Member of the Florida House of Representatives from the 63rd district
- In office November 3, 1992 – November 5, 1996
- Preceded by: Joe Viscusi
- Succeeded by: Adam Putnam

Personal details
- Born: March 17, 1960 (age 66) Clermont, Florida
- Party: Democratic
- Spouse: Gina Cain
- Children: 2
- Education: University of Florida (B.S.)
- Occupation: Real estate broker

= Dean Saunders (politician) =

American politician (born 1960)

Dean Saunders (born March 17, 1960) is a Democratic politician from Florida who served as a member of the Florida House of Representatives from the 63rd district from 1992 to 1996.

Saunders moved to Lakeland, Florida, in 1983, and served in the Florida House of Representatives for two sessions from 1992 until 1996 serving Polk County.
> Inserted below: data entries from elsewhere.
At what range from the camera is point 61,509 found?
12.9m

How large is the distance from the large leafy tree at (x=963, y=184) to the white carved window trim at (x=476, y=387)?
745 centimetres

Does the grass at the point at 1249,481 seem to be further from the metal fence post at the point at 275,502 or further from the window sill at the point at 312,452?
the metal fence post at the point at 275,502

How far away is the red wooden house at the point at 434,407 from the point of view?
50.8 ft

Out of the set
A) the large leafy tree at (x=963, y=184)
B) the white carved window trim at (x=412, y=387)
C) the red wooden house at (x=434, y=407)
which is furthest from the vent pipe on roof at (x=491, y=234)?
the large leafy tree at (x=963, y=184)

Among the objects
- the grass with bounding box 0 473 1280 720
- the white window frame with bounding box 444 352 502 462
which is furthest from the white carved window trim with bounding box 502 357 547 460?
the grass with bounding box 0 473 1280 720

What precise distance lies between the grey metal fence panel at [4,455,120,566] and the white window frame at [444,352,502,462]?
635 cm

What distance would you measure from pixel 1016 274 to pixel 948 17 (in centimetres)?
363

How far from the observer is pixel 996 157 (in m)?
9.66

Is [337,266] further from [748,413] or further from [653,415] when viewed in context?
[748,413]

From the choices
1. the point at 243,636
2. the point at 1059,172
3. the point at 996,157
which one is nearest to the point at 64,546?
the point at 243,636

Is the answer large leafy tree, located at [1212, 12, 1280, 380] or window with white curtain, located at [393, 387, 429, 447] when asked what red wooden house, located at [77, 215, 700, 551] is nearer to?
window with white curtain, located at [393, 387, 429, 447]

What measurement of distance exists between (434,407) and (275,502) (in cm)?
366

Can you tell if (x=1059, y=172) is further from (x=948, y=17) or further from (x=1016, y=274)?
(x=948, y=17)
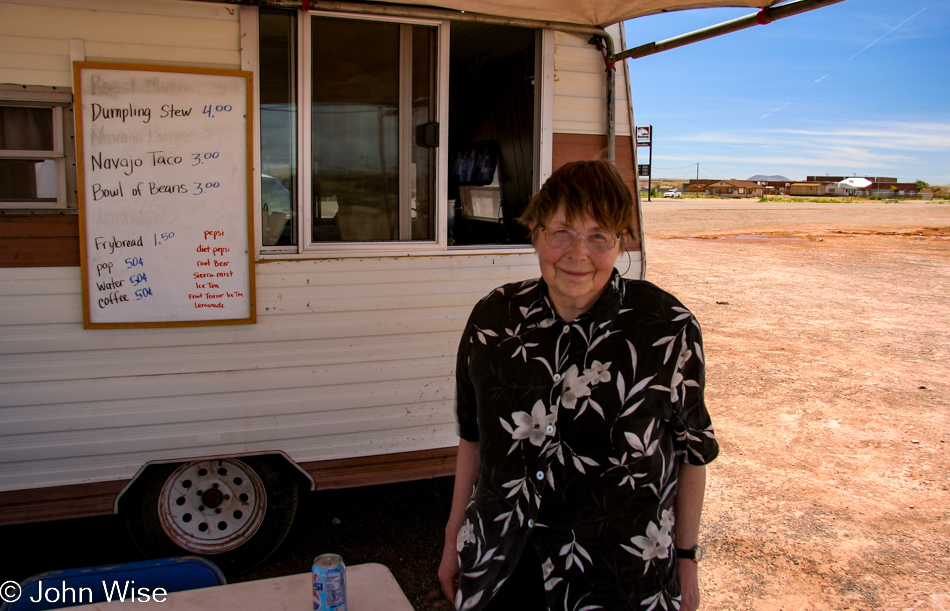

Saunders was born to a citrus farmer and raised in Clermont, Florida. He received a bachelor's degree in citrus management from the University of Florida. During his senior year at UF, Saunders earned his real estate license. The same year Saunders stepped down as a state legislator, he founded the real estate firm SVN Saunders Ralston Dantzler. He has held several executive positions in the Realtors Land Institute, an organization affiliated with the National Association of Realtors. He has brokered large land deals for conservation agencies and organizations.